- Genre: Comedy drama
- Created by: Carla Jean Wagner
- Starring: James Read Margot Kidder Chip Zien Marg Helgenberger Rod McCary Fred McCarren
- Composers: Richard Lewis Warren (pilot) Michael Colombier Udi Harpaz
- Country of origin: United States
- Original language: English
- No. of seasons: 1
- No. of episodes: 6

Production
- Producers: Alex Beaton John Wirth
- Running time: 60 minutes
- Production companies: Lou-Step Productions Hey Keed Productions Warner Bros.

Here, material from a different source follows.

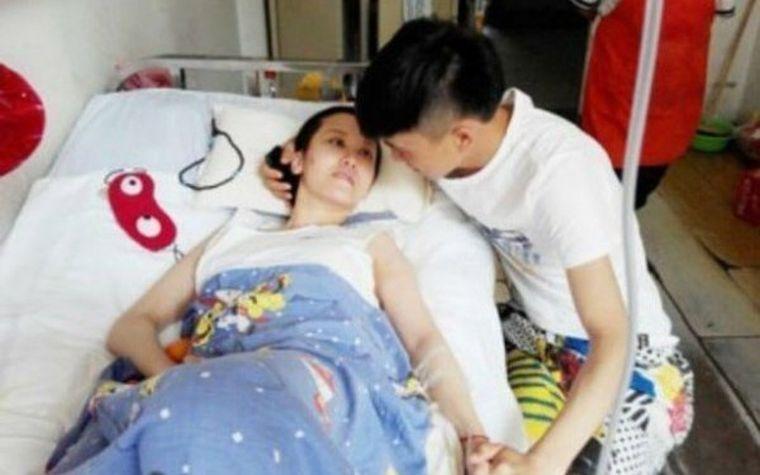 O femeie s-a trezit după 70 de zile de comă! Prima întrebare pe care i-a pus-o iubitului a șocat pe toată lumea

Television

Original release
- Network: CBS
- Release: January 8 – February 12, 1987

= Shell Game (TV series) =

Shell Game is an American comedy-drama television series that aired on CBS from January 8 until February 12, 1987.

==Premise==
Two former con artists use their skills in a consumer-action show.

==Cast==
- James Read as John Reid
- Margot Kidder as Jennie Jerome
- Chip Zien as Bert Luna
- Marg Helgenberger as Natalie Thayer
- Rod McCary as William Bauer
- Fred McCarren as Vince Vanneman

==Episodes==

| No. | Title | Directed by | Written by | Original release date |
| 1 | "Pilot" | Lou Antonio | Carla Jean Wagner | January 8, 1987 |
John hides Jennie after a con gone wrong. Jennie helps John into an asylum where an heiress is being held.
| 2 | "Norman's Parking Ticket" | Harry Harris | Gerald Sanoff | January 15, 1987 |
A man's car was ticketed and used for murder, but the man claims he was out of town.
| 3 | "The Old Team" | Paul Krasny | Nick Thiel & Kerry Ehrin | January 22, 1987 |
The consumer-action show is on to a con done by Jennie and her father
| 4 | "The Upstairs Gardener" | Chris Leitch | John Wirth | January 29, 1987 |
An illegal alien is accused of killing an heiress.
| 5 | "Pai Gow" | Harry Mastrogeorge | John Wells & Mitchell Fink | February 5, 1987 |
When a man is charged with drunk driving and manslaughter, he claims he was set up.
| 6 | "Dead Wrong" | Chris Leitch | John Wirth & John Wells | February 12, 1987 |
Luna and Bauer are fired when they air an unsubstantiated arsonist story, Jennie and John makes a bet on who can solve the case first.